**Requirements**
a – In the water bowl thread, how long has Bearcarver gone without putting any water in the Water Pan?
b – Decide whether each statement agrees with the water bowl thread, answering yes or no and quoting the deciding words: (i) bmaddox says water pans help keep the meat moist; (ii) donr advises against putting cold water in the water pan; (iii) donr says filling the pan with sand makes the chamber heat up faster.

# Water Bowl



## smcnitts (Aug 31, 2015)

I am new to smoking. I have a new smoker (Brinkman gas cabinet). It has a water bowl above where the wood chips go. How do you all use the water bowl? I have heard two things: help keep the temp cool OR help keep meat moist. Any info would be appreciated.


----------



## bmaddox (Aug 31, 2015)

The general consensus is that using water pans does not help keep the meat moist. The main use is to act as a heat sink to help stabilize temps. If you don't want the added steam from the water (which in some smokers can cause the bark to be too soft) then you can fill it with sand and cover it in foil.


----------



## Bearcarver (Aug 31, 2015)

smcnitts said:


> I am new to smoking. I have a new smoker (Brinkman gas cabinet). It has a water bowl above where the wood chips go. How do you all use the water bowl? I have heard two things: help keep the temp cool OR help keep meat moist. Any info would be appreciated.


When I first started Smoking with my MES smokers, I tried Water in the Pan, Beer, Apple Juice, and a few other mixtures. I received no added taste or anything else positive through the use of liquids in my Water Pan. 

I get condensation on the inside of my Smoker Door Glass due to the good insulation factor of the MES Units.

I have not put any water in my Water Pan in nearly 6 years now.

Here are some easy to follow Step by Steps:

Just click on *"Bear's Step by Steps"*.

Bear


----------



## donr (Aug 31, 2015)

Caution: geeky Science talk below.

Most vertical propane smokers have a problem obtaining low chamber temperatures (225°f).  The best way to fix this is to add the "Needle Valve Mod".  You may also be able to adjust the flame lower by using the space between HIGH and OFF. This requires a good wind break to prevent the flame from being blown out.  The cheap way for the factory to do it is to have the water pan.  The energy required to convert 212 degree water to 212 degree water vapor is absorbed from the burner and air around the water.  This reduces the chambers temperature.  If you do use the water pan to help control temperatures, may I make the following suggestion:

Never put cold water in the water pan.  This will cause large, fairly long, temperature swings in chamber temp.  This requires heating the water up to 212 deg. before the majority of the evaporation starts.  If you use hot (almost boiling) water, the process runs as close to steady state as possible with opening the door and adding stuff.  I put an old tea kettle/pan full of cold water on the "sauce warming rack" to warm the water up.  This is a rack that sits above the exhaust hole of the smoking chamber.  This heats the water up while the last pan full is evaporating.  One less thing to mess with at 3 am.  

Filling the water pan with sand, gravel or whatever will make the chamber heat up slower.  It will also help even out temperature spikes.


----------



## smcnitts (Sep 2, 2015)

Thanks for the geeky science, it explains a lot and I will try both suggestions!

**Dataset content**
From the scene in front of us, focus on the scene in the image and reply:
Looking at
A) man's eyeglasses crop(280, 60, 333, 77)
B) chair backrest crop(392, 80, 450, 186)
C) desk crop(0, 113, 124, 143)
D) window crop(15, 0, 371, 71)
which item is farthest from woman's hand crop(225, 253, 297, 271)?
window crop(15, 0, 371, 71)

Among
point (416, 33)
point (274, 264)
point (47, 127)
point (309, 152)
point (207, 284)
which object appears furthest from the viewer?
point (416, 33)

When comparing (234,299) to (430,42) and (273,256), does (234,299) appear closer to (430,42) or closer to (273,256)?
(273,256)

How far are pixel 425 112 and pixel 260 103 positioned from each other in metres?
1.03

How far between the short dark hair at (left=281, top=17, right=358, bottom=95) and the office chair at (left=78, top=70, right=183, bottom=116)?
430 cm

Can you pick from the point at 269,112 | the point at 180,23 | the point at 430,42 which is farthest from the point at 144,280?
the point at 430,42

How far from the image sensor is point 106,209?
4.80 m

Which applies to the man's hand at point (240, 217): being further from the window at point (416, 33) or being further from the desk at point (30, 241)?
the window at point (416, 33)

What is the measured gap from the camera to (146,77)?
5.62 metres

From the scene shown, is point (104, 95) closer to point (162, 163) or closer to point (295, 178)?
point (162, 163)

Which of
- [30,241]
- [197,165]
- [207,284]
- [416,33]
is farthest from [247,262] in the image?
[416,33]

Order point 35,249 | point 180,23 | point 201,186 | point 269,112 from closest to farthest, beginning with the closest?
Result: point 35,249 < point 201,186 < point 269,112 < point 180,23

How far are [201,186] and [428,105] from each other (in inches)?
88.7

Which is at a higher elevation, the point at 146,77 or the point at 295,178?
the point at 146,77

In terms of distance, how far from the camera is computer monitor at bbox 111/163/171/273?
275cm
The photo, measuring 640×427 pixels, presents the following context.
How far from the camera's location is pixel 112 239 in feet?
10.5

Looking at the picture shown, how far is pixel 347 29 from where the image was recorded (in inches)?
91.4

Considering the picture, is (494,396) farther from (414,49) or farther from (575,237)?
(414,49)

**Answers per task**
a – Nearly 6 years.

b –
(i) No: "The general consensus is that using water pans does not help keep the meat moist."
(ii) Yes: "Never put cold water in the water pan."
(iii) No: "Filling the water pan with sand, gravel or whatever will make the chamber heat up slower."